◆ EXERCISE REQUIREMENTS:
a) In the forum post about forgiveness, what did the pastor say his church would never do?
b) Summarize the forum post about forgiveness in two sentences.
c) From the forum post about forgiveness, repeat word for word the passage starting at "Now my hate" and ending at "but I agree.".

◆ SELECTED EXCERPT:

Forgiveness- The possible last step?

Forgiveness- The possible last step?

Itsback

Registrant
You know my pastor said something that really made sense to me last night

My issue was forgiveness, I told him that I would never be able to forgive those that did this to me. And would not attend a church that forced or told someone that you have to forgive until you can become one with God.

He told me that this church would never force anyone to forgive. But without forgiveness one cannot release the pain that one holds until he forgives. That kind of made me mad but then he explained what he meant.

He said" To not forgive is ones way of holding on to that pain and one will always have issues until they are able to release the pain. (made some sense to me) He also said" You dont have to have that person be in ANY part of your life or even talk to them ever, but until you can forgive them as much as you can you will always have them as a part of your life. And will always have issues with your self.

Now I did not express this exactly but the crux is True. In order to release the pain as much as possible that forgiveness is also part of the recovery. As much as I wanted to tell himm where to put it I knew (unfortunattly) that he was correct. By holding on to the hate they are still part of my life.

Now he also said I dont have to forgive right now. But to keep myself open to the possibility and whether its 10 days or 10 years until I can take that step is up to me but one day be able to take that step and truely release them from my life.

Now my hate runs deep, but damn him for being reasonable.

Anyone else heard that?

P.S. BTW he is experienced in this matter.
 
I haven't heard that but it makes a lot of sense and I have to say that I agree with it. There's no way in hell I'm going to do it, but I agree.

◆ DATASET RECORDS:

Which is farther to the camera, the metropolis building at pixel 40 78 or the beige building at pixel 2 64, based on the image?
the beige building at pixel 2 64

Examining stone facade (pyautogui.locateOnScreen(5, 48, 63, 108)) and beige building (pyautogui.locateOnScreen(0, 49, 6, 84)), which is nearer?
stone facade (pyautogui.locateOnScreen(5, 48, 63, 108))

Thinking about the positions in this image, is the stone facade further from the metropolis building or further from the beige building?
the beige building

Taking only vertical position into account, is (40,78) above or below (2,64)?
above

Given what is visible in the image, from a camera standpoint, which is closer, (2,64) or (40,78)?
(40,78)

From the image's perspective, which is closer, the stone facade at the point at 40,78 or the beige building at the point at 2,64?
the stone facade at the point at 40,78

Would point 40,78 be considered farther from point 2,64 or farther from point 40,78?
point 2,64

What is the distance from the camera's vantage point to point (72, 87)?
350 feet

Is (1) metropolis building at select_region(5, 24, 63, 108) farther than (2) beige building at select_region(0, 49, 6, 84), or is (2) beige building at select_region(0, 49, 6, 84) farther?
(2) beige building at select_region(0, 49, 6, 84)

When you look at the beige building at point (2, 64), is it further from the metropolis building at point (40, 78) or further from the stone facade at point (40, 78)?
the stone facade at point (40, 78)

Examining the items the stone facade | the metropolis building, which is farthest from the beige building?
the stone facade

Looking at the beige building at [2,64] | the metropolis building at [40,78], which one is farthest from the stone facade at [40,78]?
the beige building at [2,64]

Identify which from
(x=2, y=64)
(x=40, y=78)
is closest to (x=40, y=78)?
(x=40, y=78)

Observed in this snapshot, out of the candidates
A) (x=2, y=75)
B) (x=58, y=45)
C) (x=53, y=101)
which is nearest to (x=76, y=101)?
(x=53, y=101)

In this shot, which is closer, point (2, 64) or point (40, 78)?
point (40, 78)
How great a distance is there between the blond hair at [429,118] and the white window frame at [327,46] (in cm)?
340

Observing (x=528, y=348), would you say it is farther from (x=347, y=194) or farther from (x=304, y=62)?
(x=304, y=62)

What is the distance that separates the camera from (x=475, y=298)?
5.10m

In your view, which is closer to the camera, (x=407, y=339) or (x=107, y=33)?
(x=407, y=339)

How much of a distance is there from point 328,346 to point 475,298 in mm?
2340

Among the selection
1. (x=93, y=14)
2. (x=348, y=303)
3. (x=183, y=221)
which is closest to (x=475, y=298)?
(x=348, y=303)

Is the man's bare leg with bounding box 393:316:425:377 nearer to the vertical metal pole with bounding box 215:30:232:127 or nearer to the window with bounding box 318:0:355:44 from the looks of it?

◆ SOLUTIONS TO EACH TASK:
a) He said the church would never force anyone to forgive.

b) A poster recounts a pastor's view that refusing to forgive holds on to the pain and keeps the wrongdoers part of one's life, though forgiving needn't happen right away or mean having them around. The poster reluctantly admits he is right, and a reply agrees with the idea while saying there is no way the replier will actually do it.

c)
Now my hate runs deep, but damn him for being reasonable.

Anyone else heard that?

P.S. BTW he is experienced in this matter.
 
I haven't heard that but it makes a lot of sense and I have to say that I agree with it. There's no way in hell I'm going to do it, but I agree.